The Swiss luxury watchmaker has introduced the new masterpiece in its Villaret series – the Shakudō. This exceptional novelty is unveiled at the Baselworld 2015 exhibition.
Blancpain les Metiers d’Art Villaret Shakudo is produced by an atelier skilled in the art of watchmaking craftsmanship. The manufacturer’s engravers and enamel artists have now demonstrated their skill on shakudō. Shakudō is a special alloy composed of copper and gold which acquires a dark patina between blue and black, according to variations in its composition and texture. It originates from Japan where it was used to adorn katana fittings and other ornaments.
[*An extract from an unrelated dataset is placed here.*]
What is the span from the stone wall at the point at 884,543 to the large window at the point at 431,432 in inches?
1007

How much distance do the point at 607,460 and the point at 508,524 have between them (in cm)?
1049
Shakudō alloy visually looks like bronze, because of its high copper content, but when it undergoes a special patination and heating process, it obtains its distinctive dark blue-violet patina, which resembles lacquer. The solution known as rokushō which is used for patination is based on copper acetate (green gray). When used on an alloy of copper and gold, it turns indigo-black.
At least four different versions of Blancpain Shakudo are being presented. As it is reported from the manufacturer, each of them will be exclusive as it will reflect the individual handcrafts of the artisan’s style of engraving, rokushō patina.
The dial of the first Shakudo watch depicts the image of Ganesh which is recognizable from his elephants head which makes him easy to identify. For Hindus, Ganesh is the God who conquers obstacles. He is also the God of wisdom, intelligence, prudence and the patron of arts and sciences. Here, Ganesh is illustrated with a hand engraved gold throne situated in the center of the Hindu patterns.
The ornaments represented on this piece are finely detailed and they have been made in Damascene. This technique consists of fashioning troughs upon the dial surface into which fine threads of gold, are meticulously and painstakingly hammered in place. After that, they were hand engraved.
This newcomer combines the hand wound caliber 15B with Blancpain Villeret-style case. The double-stepped case measures 45mm in diameter and this size gives free reign to the creativity of manufacturer’s craftsmen. The reverse side of the watch reveals the inner beauty of the in-house manufactured mechanism with hand applied Côtes de Genève (Geneva stripes).